→ **Exercise details**:
Edit the lines from the one containing "How far do forest" through the one containing "the water reflection at (x=127, y=235) <", inclusive, changing "Sorted from nearest to farthest" to "Ordered from nearest to farthest" and leaving everything else as is. Return only those lines.

→ **Records shown**:
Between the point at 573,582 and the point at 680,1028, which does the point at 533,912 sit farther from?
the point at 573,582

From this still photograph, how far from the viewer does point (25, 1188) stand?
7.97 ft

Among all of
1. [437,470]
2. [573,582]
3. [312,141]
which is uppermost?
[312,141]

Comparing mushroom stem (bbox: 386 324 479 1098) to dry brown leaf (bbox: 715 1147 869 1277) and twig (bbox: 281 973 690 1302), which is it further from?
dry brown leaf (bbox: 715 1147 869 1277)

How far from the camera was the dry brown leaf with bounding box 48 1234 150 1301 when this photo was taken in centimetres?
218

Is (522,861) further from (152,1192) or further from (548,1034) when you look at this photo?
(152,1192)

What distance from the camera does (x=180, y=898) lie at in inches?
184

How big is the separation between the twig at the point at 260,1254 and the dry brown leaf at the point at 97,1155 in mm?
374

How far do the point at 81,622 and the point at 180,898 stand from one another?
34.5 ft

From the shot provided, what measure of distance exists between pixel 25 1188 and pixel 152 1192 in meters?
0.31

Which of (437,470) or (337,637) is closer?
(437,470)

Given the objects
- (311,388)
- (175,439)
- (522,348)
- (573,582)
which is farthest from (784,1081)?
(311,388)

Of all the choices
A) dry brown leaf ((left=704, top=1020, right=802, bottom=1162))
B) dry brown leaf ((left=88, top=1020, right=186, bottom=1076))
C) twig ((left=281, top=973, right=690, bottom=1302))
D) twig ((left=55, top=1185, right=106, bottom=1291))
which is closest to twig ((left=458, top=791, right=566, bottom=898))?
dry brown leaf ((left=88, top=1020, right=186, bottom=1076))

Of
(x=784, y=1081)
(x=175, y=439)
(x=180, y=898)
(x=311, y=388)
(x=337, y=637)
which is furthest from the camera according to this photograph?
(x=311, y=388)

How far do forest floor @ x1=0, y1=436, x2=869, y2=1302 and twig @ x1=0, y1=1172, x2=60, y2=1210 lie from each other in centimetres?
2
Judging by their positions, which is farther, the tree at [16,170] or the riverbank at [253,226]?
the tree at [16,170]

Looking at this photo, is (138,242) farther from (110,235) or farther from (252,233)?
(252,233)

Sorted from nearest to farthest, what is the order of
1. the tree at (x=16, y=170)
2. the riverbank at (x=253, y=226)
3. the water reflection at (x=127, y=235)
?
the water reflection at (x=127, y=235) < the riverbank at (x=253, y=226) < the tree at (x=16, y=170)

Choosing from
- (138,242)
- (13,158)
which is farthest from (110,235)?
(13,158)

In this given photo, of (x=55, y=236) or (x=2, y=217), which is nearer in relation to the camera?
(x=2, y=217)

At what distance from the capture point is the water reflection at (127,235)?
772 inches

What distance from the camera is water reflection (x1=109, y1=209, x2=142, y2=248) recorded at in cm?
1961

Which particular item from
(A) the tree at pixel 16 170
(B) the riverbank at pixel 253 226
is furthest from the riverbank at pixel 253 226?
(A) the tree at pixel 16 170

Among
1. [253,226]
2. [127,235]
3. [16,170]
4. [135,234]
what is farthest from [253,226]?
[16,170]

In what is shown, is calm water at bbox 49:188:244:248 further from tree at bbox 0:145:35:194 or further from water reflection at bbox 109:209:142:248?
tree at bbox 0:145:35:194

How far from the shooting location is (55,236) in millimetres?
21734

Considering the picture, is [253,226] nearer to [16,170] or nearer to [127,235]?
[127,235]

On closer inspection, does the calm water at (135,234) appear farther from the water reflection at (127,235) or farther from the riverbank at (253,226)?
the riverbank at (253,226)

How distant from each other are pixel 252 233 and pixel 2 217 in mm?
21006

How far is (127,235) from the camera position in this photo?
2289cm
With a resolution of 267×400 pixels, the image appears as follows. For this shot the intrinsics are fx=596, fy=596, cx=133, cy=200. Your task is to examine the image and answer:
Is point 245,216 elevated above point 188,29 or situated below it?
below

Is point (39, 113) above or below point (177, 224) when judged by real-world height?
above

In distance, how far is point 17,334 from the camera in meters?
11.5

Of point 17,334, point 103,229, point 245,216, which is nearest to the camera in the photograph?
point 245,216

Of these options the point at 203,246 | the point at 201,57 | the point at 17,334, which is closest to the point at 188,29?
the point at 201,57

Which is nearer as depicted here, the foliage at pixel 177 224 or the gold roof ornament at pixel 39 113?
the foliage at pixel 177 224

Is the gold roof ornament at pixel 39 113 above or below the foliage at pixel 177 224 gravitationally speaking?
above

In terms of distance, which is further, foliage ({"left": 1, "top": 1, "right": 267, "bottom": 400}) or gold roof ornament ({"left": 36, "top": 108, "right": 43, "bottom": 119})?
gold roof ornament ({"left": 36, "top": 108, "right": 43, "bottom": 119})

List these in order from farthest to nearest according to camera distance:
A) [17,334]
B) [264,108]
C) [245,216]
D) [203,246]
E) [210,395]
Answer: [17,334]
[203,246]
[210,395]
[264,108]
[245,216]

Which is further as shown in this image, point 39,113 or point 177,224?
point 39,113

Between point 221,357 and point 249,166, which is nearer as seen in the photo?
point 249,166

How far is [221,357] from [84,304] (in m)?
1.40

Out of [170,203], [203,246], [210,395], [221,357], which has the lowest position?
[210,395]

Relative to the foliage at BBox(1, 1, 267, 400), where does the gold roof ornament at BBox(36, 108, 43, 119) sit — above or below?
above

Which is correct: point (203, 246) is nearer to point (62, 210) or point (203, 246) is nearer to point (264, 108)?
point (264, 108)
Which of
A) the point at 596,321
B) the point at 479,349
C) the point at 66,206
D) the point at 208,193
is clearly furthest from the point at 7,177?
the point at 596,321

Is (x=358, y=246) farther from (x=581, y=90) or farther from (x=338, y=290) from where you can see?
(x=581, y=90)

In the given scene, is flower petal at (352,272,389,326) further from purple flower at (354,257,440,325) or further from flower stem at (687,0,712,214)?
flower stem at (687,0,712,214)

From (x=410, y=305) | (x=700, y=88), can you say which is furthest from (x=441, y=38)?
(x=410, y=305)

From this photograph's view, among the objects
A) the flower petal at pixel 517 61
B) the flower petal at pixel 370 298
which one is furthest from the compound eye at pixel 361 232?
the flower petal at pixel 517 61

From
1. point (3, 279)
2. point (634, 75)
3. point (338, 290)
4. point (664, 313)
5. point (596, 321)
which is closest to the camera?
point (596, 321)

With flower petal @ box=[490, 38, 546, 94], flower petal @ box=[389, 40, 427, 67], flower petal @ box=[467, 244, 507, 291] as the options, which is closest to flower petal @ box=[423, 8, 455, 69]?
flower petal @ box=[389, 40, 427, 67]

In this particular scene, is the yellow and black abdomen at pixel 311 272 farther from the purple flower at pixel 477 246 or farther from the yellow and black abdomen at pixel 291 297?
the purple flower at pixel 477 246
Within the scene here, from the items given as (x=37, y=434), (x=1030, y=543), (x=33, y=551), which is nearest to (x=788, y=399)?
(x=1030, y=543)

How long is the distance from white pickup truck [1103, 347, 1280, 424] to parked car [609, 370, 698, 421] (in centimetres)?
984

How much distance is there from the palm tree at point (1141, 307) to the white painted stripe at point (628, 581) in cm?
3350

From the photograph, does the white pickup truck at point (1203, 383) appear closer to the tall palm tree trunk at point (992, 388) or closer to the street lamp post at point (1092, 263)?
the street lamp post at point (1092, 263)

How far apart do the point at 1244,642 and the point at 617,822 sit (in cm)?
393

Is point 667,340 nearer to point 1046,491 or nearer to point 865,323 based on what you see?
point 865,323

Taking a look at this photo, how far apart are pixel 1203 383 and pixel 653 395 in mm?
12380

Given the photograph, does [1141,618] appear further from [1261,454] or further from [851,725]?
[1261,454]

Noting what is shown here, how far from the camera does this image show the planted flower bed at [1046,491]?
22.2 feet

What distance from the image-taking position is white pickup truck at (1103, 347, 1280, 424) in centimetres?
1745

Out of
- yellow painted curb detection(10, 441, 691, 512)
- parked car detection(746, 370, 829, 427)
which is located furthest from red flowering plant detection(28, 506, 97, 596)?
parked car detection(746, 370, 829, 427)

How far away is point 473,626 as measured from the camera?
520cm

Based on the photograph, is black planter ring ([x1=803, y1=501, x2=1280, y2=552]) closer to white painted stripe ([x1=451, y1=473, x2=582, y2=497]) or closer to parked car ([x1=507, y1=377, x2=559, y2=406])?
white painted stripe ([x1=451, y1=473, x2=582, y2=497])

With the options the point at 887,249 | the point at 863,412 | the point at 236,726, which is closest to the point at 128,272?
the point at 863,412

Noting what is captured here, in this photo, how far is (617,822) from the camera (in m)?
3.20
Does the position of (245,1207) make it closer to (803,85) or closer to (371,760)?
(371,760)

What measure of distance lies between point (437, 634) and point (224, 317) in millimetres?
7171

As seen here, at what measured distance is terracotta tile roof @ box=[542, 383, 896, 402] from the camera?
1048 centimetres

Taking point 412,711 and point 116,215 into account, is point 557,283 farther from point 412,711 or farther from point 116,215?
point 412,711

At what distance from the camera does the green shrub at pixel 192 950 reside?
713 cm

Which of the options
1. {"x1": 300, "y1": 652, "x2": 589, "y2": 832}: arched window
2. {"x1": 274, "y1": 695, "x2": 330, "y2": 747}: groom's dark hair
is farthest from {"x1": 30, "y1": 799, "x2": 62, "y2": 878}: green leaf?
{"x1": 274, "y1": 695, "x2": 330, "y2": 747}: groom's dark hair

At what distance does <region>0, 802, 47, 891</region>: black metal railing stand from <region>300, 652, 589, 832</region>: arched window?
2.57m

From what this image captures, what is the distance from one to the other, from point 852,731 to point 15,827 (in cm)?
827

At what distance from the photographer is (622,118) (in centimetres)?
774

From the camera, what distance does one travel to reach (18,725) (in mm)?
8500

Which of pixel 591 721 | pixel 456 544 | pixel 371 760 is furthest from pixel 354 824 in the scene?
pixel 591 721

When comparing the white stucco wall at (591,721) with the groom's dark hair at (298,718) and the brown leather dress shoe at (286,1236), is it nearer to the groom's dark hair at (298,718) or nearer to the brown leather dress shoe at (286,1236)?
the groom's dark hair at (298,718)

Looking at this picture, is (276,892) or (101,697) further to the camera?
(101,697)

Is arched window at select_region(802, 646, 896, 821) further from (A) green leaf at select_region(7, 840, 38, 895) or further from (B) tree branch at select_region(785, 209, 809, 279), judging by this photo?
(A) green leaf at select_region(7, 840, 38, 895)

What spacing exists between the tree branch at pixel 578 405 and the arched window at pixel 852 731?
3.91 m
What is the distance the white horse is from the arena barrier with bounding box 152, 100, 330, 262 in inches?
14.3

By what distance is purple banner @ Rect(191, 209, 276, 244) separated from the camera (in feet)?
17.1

→ **Response**:
How far do forest floor @ x1=0, y1=436, x2=869, y2=1302 and twig @ x1=0, y1=1172, x2=60, y2=1210 lie from each other in centimetres?
2
Judging by their positions, which is farther, the tree at [16,170] or the riverbank at [253,226]?
the tree at [16,170]

Looking at this photo, is (138,242) farther from (110,235) or farther from (252,233)?
(252,233)

Ordered from nearest to farthest, what is the order of
1. the tree at (x=16, y=170)
2. the riverbank at (x=253, y=226)
3. the water reflection at (x=127, y=235)
?
the water reflection at (x=127, y=235) < the riverbank at (x=253, y=226) < the tree at (x=16, y=170)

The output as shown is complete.